**Text shown:**

##########

According to a further beneficial embodiment providing the surface structured layer can comprise the step of forming the surface structured layer integrally with the secondary conductive member. This can achieve the advantage that the primary conductive member and the surface structured layer form a single body. Advantageously, the second conductive layer can be prepared with the surface structure prior to applying the secondary conductive member to the substrate respectively the primary conductive member. The surface structured layer can be formed integrally on the complete surface of the secondary conductive member to seamlessly bond the secondary conductive member to the substrate. The method can comprise applying the secondary conductive member to a predetermined application area of the substrate. Preferably, the surface area of the predetermined application area is smaller than a surface area of the substrate, respectively an area covered by the primary conductive member.

The surface structure can be created galvanically such that the structure grows on the secondary conductive member. The secondary conductive member may have a higher shielding efficiency that the primary conductive member. The surface structured layer can be applied locally to predetermined enforcement areas to selectively increase the bond strength to the substrate, respectively the primary conductive member. Thus, the surface structured layer, respectively, the process of growing the surface structured layer can be applied locally to predetermined enforcement areas of the secondary conductive member. Areas for growing the surface structure can be defined by applying a lithographic process to the secondary conductive member which prepares predetermined areas for structure application, respectively nanowire growth.

##########

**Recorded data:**
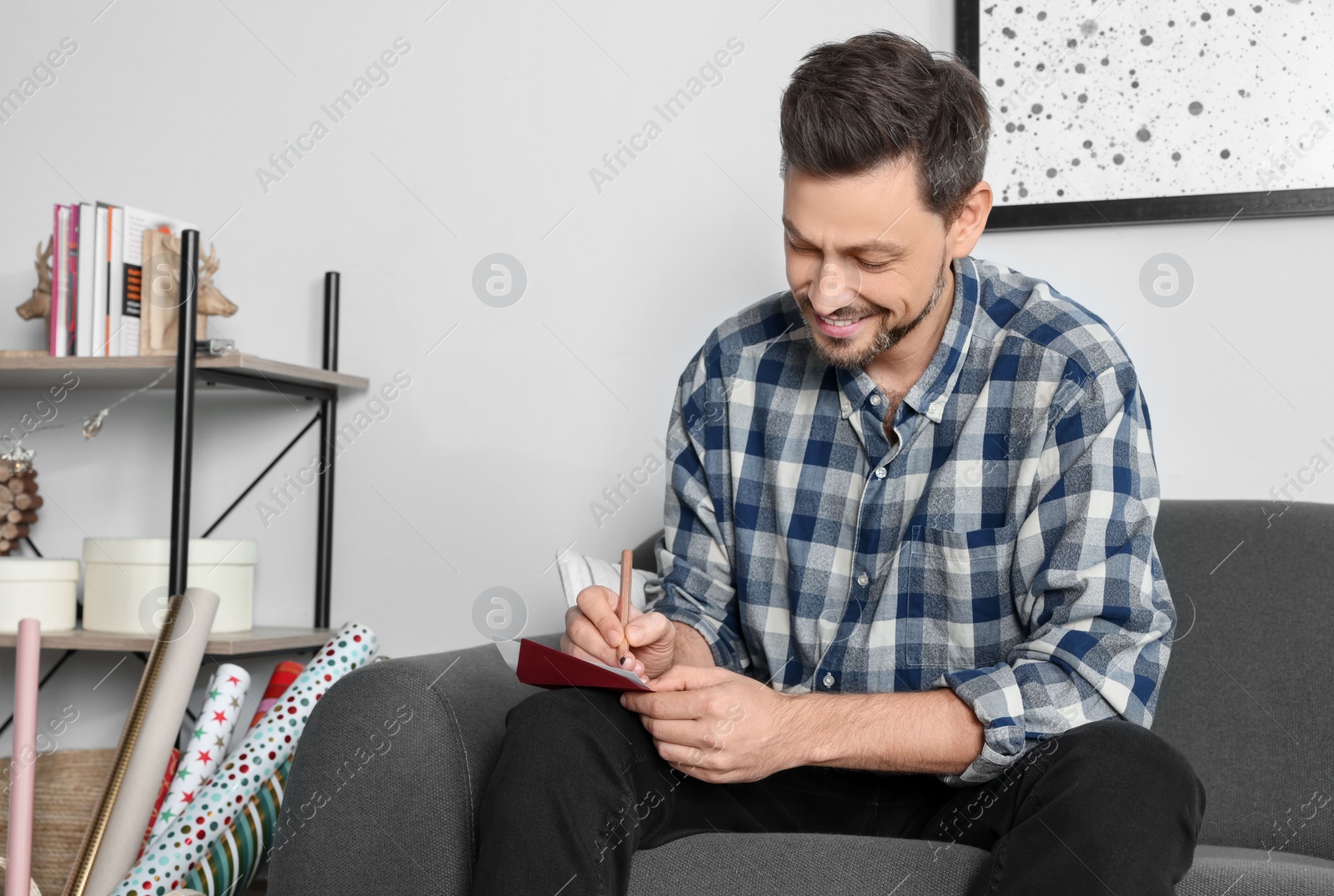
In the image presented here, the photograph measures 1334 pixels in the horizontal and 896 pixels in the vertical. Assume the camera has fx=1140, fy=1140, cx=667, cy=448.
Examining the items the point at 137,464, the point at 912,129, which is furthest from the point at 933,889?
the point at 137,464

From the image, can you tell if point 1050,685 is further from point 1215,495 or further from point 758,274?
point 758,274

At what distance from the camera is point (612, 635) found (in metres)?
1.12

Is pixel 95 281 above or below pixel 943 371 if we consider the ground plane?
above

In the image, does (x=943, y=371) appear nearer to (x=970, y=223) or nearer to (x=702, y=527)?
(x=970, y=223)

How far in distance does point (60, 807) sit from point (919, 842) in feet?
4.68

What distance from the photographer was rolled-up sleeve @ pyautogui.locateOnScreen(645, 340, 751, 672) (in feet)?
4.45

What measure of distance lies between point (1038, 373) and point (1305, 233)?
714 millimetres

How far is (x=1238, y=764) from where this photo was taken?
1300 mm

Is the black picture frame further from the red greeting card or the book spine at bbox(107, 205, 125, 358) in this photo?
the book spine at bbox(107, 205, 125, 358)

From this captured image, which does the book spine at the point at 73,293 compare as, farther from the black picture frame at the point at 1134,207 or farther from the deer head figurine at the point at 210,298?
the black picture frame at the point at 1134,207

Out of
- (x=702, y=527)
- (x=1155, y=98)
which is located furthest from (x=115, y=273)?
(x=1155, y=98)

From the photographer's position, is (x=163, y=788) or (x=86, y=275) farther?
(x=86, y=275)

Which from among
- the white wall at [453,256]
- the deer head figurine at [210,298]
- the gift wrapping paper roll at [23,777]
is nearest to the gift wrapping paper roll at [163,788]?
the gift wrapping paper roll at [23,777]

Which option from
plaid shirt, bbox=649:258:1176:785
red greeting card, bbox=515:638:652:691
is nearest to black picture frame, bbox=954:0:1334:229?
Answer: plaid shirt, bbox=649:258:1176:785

##########

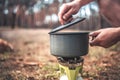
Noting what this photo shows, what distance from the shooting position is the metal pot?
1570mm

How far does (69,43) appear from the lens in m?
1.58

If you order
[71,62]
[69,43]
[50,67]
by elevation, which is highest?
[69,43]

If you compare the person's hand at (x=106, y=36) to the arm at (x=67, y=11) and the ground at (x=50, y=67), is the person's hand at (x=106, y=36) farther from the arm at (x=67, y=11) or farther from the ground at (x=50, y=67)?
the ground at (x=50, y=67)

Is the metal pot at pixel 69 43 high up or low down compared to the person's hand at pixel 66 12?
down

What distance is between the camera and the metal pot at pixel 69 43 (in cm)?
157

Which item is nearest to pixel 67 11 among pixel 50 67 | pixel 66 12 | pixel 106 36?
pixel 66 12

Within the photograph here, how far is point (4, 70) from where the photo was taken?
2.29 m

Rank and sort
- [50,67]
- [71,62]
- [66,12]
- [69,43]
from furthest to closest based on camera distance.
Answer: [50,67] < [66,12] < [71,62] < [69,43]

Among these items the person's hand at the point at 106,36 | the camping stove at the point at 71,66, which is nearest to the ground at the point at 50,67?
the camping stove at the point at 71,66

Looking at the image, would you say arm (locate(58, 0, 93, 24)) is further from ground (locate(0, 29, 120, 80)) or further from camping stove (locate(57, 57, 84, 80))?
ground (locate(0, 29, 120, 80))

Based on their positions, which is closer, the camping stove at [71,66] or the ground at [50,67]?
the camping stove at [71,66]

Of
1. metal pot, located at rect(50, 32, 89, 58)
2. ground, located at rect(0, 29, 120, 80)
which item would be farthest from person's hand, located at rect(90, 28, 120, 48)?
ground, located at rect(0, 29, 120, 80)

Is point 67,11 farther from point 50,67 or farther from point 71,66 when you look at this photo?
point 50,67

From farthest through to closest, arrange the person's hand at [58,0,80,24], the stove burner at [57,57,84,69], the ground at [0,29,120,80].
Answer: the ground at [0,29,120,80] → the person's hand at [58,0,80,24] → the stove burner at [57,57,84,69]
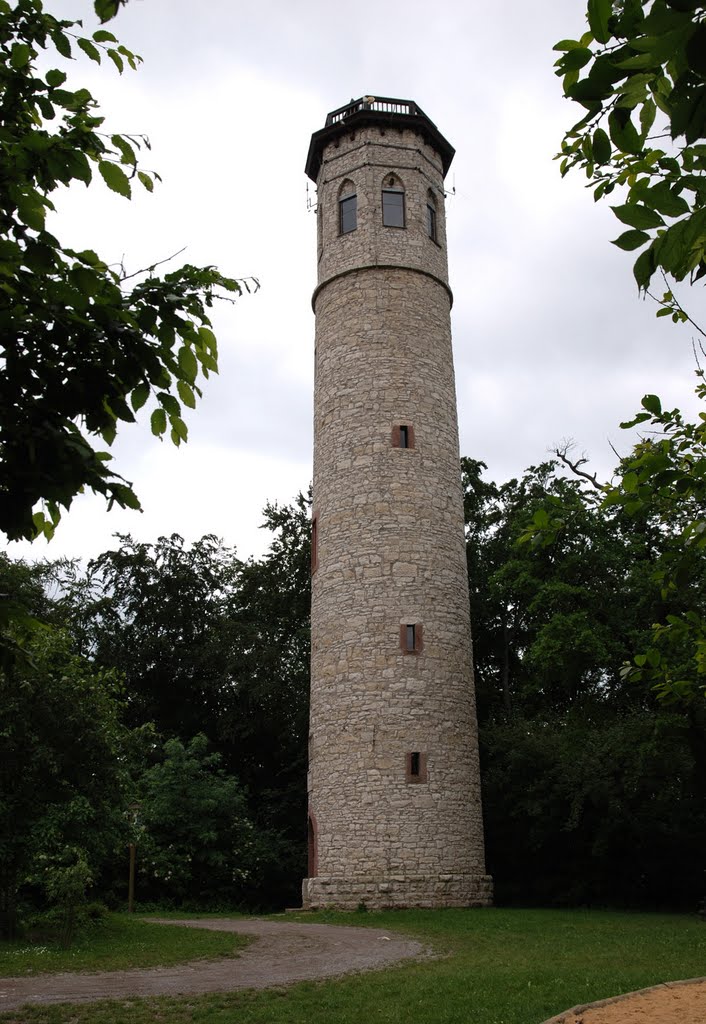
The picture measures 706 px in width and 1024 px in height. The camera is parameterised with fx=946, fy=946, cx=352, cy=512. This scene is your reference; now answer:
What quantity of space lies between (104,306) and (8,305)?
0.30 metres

##########

**Problem set:**
1. Please return, word for word, the section of the passage on conductive members that starts at "The surface structure can be created" and ends with "respectively nanowire growth.".
2. In the passage on conductive members, how can the surface structure be created?
3. Write what comes next in the passage on conductive members, picking up after its final sentence.

**In response:**
1.
The surface structure can be created galvanically such that the structure grows on the secondary conductive member. The secondary conductive member may have a higher shielding efficiency that the primary conductive member. The surface structured layer can be applied locally to predetermined enforcement areas to selectively increase the bond strength to the substrate, respectively the primary conductive member. Thus, the surface structured layer, respectively, the process of growing the surface structured layer can be applied locally to predetermined enforcement areas of the secondary conductive member. Areas for growing the surface structure can be defined by applying a lithographic process to the secondary conductive member which prepares predetermined areas for structure application, respectively nanowire growth.

2. Galvanically, so that the structure grows on the secondary conductive member.

3.
According to a further embodiment, the method can comprise the step of providing a further surface structured layer facing the surface structured layer. The further surface structured layer can be formed on the primary conductive member, preferably on a surface facing the secondary conductive member, when the surface structured layer is formed on the secondary conductive member. Alternatively, the further surface structured layer can be formed on the secondary conductive member, preferably on a surface facing the primary conductive member, when the nanowire layer is formed on the primary conductive member. This achieves the advantage that a surface structure is present on the primary conductive member as well as on the secondary conductive member.

The connection between the primary conductive member and the secondary conductive member can be formed by the surface structured layer interacting with the further surface structured layer. In particular ends of the nanowires facing the respective contact surface can bond with the contact surface, respectively the corresponding surface structured layer. This bond can be formed at the atomic level and can be similar to a sintering process. Preferably, the resulting connection can achieve a level of impermeability to fluids that corrosion of the connection and/or the interconnected components in the area of the connection can be prevented or at least limited. Preferably, the formed joint can be considered to be fully metallic. The connection can be obtained by a plurality of nanowires and thus by a plurality of elongated, hair-like structures, in particular in combination with applying pressure and/or heat. The surface structured layer and/or the further surface structured layer can form a buffer zone configured to equalize surface unevenness and/or roughness of the contact surfaces of the primary conductive member and/or the secondary conductive member.

The further surface structured layer facing the surface structured layer can be defined as providing the further surface structured layer parallel to the surface of the surface structured layer. Specifically, the further surface structured layer can be adjacent to the surface structured layer such that the surface structured layer and the further surface structured layer form a single contact surface when joined together.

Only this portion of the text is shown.